(a) A conflict of interest transaction is a transaction with the cooperative in which a director, officer or non-director member of a special litigation committee of the cooperative has a direct or indirect interest. A conflict of interest transaction is not voidable by the cooperative solely because of the director's or officer's interest in the transaction if any one (1) of the following is true:
(1) The material facts of the transaction and the director's or officer's interest were disclosed or known to the board of directors or a committee of the board of directors and the board of directors or committee authorized, approved, or ratified the transaction;
(2) The material facts of the transaction and director's or officer's interest were disclosed or known to the members entitled to vote and they authorized, approved, or ratified the transaction;
(3) The transaction was fair to the cooperative;
(4) The transaction was of a nature in which the conflict of interest is waived by the articles or bylaws. The waiver shall be upheld unless manifestly unreasonable under the circumstances.
(b) For purposes of this section, a director or officer of the cooperative has an indirect interest in a transaction, if, but not only if:
(1) Another entity in which the director or officer has material financial indirect interest or in which the director or officer is a general partner is party to the transaction; or
(2) Another entity of which the director or officer is a governor, director, manager, officer or trustee is a party to the transaction and the transaction is or should be considered by the board of directors of the cooperative.
(c) For purposes of subdivision (a)(1), a conflict of interest transaction is authorized, approved, or ratified, if it receives the affirmative vote of a majority of the directors on the board of directors, or on the committee, who have no direct or indirect interest in the transaction, but a transaction may not be authorized, approved, or ratified under this section by a single director. If a majority of the directors who have no direct or indirect interest in the transaction vote to authorize, approve, or ratify the transaction, a quorum must be present for the purpose of taking action under this section. The presence of, or a vote cast by, a director with a direct or indirect interest in the transaction does not affect the validity of any action taken under subdivision (a)(1), if the transaction is otherwise authorized, approved, or ratified as provided in subdivision (a)(1).

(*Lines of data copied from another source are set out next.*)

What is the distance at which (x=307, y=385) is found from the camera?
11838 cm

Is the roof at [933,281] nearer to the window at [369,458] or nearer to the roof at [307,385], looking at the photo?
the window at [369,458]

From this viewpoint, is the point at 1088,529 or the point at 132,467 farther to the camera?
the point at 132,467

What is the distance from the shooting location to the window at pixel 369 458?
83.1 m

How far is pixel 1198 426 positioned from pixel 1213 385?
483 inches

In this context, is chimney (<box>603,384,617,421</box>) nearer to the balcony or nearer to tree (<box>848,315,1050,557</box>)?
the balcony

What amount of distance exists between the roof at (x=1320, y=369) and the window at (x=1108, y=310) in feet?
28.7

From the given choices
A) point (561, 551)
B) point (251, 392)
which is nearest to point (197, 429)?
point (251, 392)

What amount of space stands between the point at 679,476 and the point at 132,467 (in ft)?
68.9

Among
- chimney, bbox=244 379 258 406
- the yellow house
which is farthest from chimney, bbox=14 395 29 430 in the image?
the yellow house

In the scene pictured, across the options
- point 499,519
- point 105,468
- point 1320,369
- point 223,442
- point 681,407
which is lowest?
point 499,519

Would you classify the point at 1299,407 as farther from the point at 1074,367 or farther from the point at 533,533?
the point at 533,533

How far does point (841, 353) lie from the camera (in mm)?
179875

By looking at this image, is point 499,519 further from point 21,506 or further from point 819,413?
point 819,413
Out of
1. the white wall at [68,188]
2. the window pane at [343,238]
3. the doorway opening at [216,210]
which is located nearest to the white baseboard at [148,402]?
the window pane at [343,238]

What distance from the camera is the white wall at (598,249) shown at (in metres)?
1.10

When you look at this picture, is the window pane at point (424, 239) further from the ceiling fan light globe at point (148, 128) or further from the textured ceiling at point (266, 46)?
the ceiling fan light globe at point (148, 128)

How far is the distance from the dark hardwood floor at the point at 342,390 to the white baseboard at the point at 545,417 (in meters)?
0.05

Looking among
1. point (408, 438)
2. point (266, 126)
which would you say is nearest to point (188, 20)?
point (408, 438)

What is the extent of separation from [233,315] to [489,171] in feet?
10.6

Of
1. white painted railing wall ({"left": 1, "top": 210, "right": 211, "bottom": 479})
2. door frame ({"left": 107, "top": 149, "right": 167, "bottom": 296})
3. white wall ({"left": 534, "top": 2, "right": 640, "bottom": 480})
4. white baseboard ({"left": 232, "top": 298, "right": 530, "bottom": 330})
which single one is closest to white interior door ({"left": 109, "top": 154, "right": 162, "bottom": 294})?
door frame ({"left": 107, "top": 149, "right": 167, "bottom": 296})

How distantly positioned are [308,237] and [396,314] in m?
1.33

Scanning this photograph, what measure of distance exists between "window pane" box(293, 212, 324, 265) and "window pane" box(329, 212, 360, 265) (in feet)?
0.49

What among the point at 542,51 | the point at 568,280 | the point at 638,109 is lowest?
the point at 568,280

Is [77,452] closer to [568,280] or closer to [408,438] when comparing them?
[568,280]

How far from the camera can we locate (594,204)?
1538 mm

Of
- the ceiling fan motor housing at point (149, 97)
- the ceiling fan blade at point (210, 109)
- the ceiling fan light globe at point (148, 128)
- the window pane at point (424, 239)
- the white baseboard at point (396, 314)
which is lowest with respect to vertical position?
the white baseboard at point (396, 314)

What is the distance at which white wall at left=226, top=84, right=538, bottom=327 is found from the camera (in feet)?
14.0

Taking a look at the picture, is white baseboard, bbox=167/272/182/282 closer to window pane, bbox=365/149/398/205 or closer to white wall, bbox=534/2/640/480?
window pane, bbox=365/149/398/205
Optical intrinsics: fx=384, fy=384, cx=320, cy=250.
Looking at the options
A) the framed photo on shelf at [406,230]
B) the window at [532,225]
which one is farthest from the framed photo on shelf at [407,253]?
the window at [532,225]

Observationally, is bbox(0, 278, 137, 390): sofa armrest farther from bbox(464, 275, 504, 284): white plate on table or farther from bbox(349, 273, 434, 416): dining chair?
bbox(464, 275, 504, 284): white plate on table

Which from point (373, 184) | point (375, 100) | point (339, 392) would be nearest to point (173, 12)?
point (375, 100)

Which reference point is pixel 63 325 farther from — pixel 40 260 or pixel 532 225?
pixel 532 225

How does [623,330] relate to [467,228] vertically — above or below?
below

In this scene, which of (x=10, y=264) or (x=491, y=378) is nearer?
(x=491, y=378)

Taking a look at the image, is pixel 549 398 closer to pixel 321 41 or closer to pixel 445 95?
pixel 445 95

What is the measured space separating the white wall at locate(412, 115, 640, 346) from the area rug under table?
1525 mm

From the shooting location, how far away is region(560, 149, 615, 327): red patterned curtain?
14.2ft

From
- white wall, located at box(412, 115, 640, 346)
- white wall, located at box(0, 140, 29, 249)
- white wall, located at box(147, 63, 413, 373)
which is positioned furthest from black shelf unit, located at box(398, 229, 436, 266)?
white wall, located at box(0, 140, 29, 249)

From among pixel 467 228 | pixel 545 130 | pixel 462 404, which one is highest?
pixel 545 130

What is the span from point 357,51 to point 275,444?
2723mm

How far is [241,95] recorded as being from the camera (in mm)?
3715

(d) For purposes of subdivision (a)(2), a conflict of interest transaction is authorized, approved, or ratified if it receives the vote of a majority of the membership interests entitled to be counted under this subsection (d). Membership interests owned by or voted under the control of a director or officer who has a direct or indirect interest in the transaction, and membership interests owned by or voted under the control of an entity described in subdivision (b)(1), may not be counted in a vote of members to determine whether to authorize, approve or ratify a conflict of interest transaction under subdivision (a)(2). The vote of those membership interests, however, shall be counted in determining whether the transaction is approved under other provisions of this chapter. A majority of the membership interests, whether or not present, that are entitled to be counted in a vote on the transaction under this subsection (d) constitutes a quorum for the purpose of taking action under this section.